铁掌道马陵回到帅府,往大厅主位一坐,立刻吩咐手下:“摆酒!把刀斧手都给我叫来!” 手下人齐声应和。没一会儿,酒菜就摆满了桌子。马陵痛快地喝着酒,又下令:“把马成龙、马梦太、高杰、巴德哩这四个人带上来!” 很快,四人被带到大厅前,个个昂首挺胸地站着。

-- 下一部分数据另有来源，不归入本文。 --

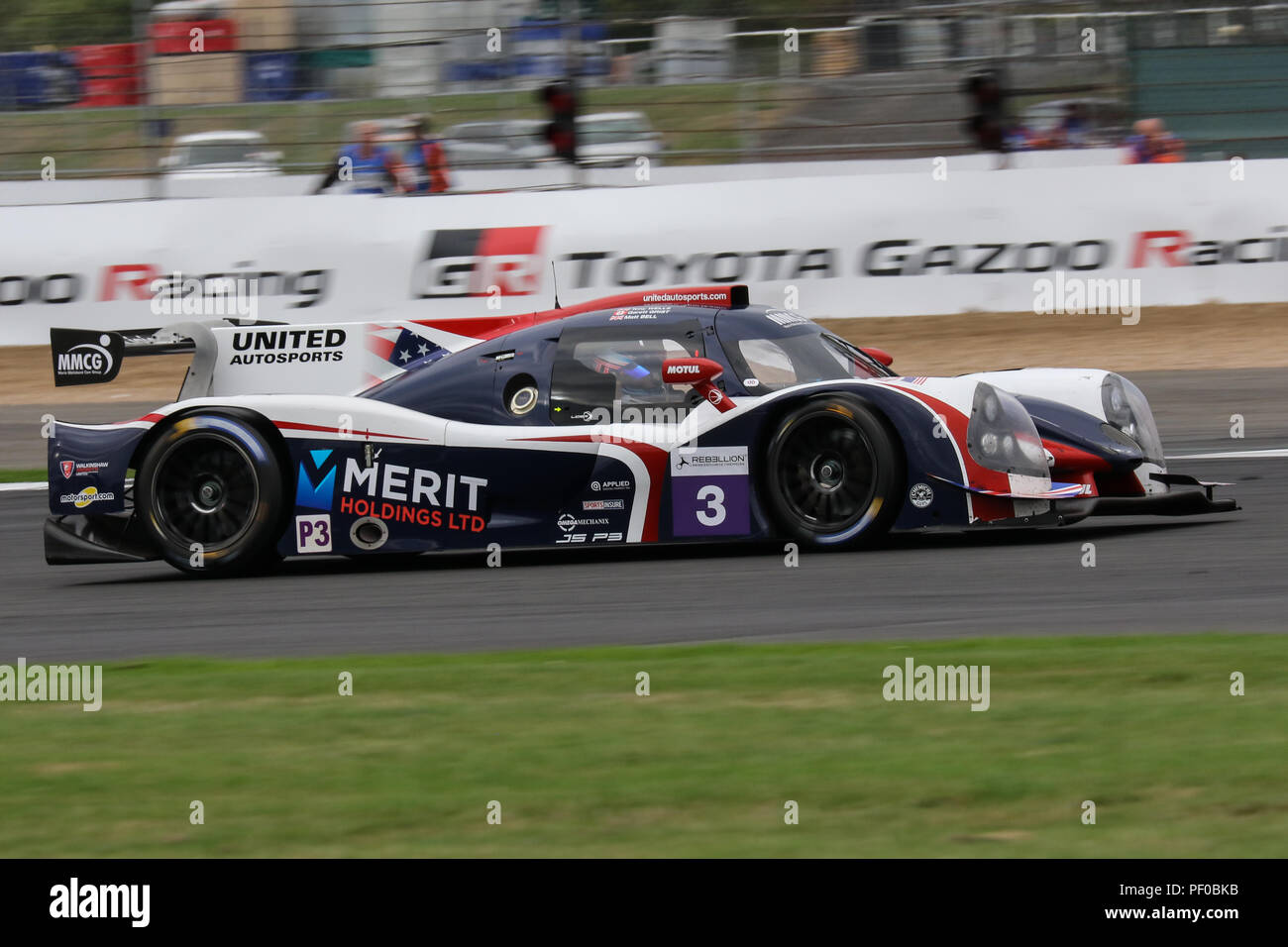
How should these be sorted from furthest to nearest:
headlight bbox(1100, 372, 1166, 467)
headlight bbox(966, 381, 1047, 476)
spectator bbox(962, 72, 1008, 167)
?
1. spectator bbox(962, 72, 1008, 167)
2. headlight bbox(1100, 372, 1166, 467)
3. headlight bbox(966, 381, 1047, 476)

马陵对马成龙说:“你也是响当当的英雄豪杰,如今被我擒住,要是识时务,就给我跪下投降,我饶你不死;不然就把你碎尸万段!” 马成龙哈哈大笑:“马陵,你既抓了我,要杀要剐随便!我活着是大清的人,死了是大清的鬼!” 接着就破口大骂。马梦太和巴德哩也跟着说:“我们被抓了,只求一死!”

马陵气得下令:“把这四个人绑到明柱上,开膛摘心!” 手下立刻把马成龙和高杰分别绑在东西两边的明柱上,先把马梦太和巴德哩放在旁边。马陵还说:“谁去动手,赏四两白银!” 有个叫魏顺的喽啰,胆子大、力气也大,听到吩咐,拿了把牛耳尖刀走到马成龙跟前,让人解开马成龙的衣服,准备好凉水,说:“先用水浇头,再开膛摘心!” 魏顺刚要动手,突然有人跑进来报告:“大竹子山来了位掌教教主,带五百教兵、两员战将,离石平州没多远了,请会总爷定夺!”

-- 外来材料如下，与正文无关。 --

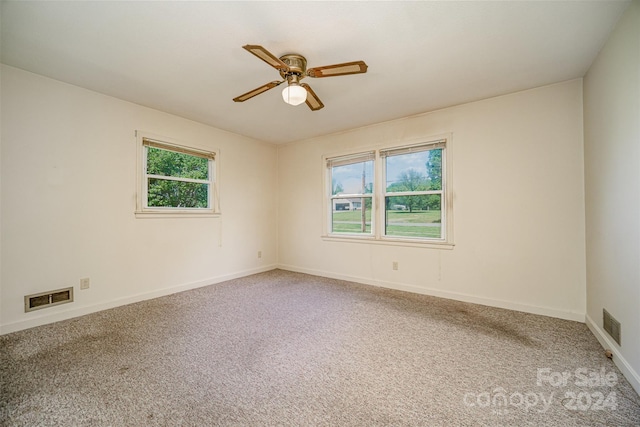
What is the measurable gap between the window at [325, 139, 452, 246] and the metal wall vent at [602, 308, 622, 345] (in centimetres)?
141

马陵一听,心里一惊,连忙说:“先别动手!来的肯定是天文教主张宏雷,我得亲自去迎,他是我老师。你们赶紧放炮调队,大开南门!” 说完,马陵带着步队往正南去迎接。走了五里多地,看见南边有五百步队,前面两骑马,马上是吴铎、吴峰,队伍中间有乘八抬大轿,打着黄罗伞。马陵赶紧到轿前下马,跪地说:“弟子马陵迎接祖师爷!” 轿里的人摆摆手:“起来吧!”

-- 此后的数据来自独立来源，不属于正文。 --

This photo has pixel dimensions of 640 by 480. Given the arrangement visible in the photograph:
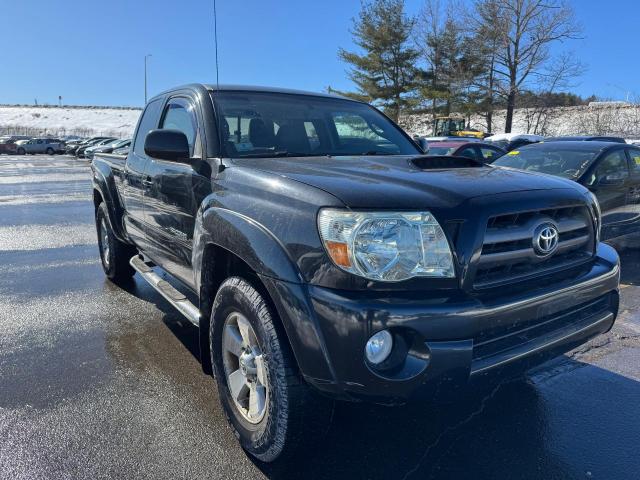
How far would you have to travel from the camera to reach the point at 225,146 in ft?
10.4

这里得说说这位教主的来历。之前过海银龙白少将军在沙土岗救了侯化泰,就冒充毕道成去见劝善会总蔡文增。他用蝇甩子一指蔡文增:“孽障!见了祖师爷还不跪?” 蔡文增问:“你是谁?” 白少将军说:“我是江西太极观的毕道成,在东海瀛洲藏珍洞打坐时心血来潮,知道弟子有难,就驾祥云来救你们。”

蔡文增半信半疑,心想:“真假难辨,先把他用轿子接到龙峒山,再仔细盘问。要是真教主,就让他帮我们挡清兵;要是冒充的,就杀了他。” 于是他给白少将军磕头:“祖师爷请上轿!” 白少将军上轿到了龙峒山寨,蔡文增指着当中供的圣像问:“祖师爷,这是谁?” 白少将军心想:“我假扮毕道成,可不能露馅。铁面僧纪忠说供的是毕道成,应该就是他。” 于是大笑道:“蔡文增,你还考察我?这是我的本像!” 蔡文增又说:“画像上是七十多岁的老人,您怎么变样了?” 白少将军说:“修道之人可老可少,行踪不定,我经过黄九澄清,不是凡夫俗子能比的。”

蔡文增把椅子摆正让白少将军坐下,两人喝茶谈论八卦教的事。白少将军知书达理,对答如流,还讲了些修身养性、长生不老的道理,蔡文增渐渐信了,问:“祖师爷下山吃荤吃素?” 白少将军说:“我久不吃烟火食,在洞里吃焦梨、火枣,喝仙酒。但这次下山要开杀戒,荤素都吃,就是不吃牛犬肉,它们对人有功。成大事的人不能掳抢妇女,不然我用五雷劈他!”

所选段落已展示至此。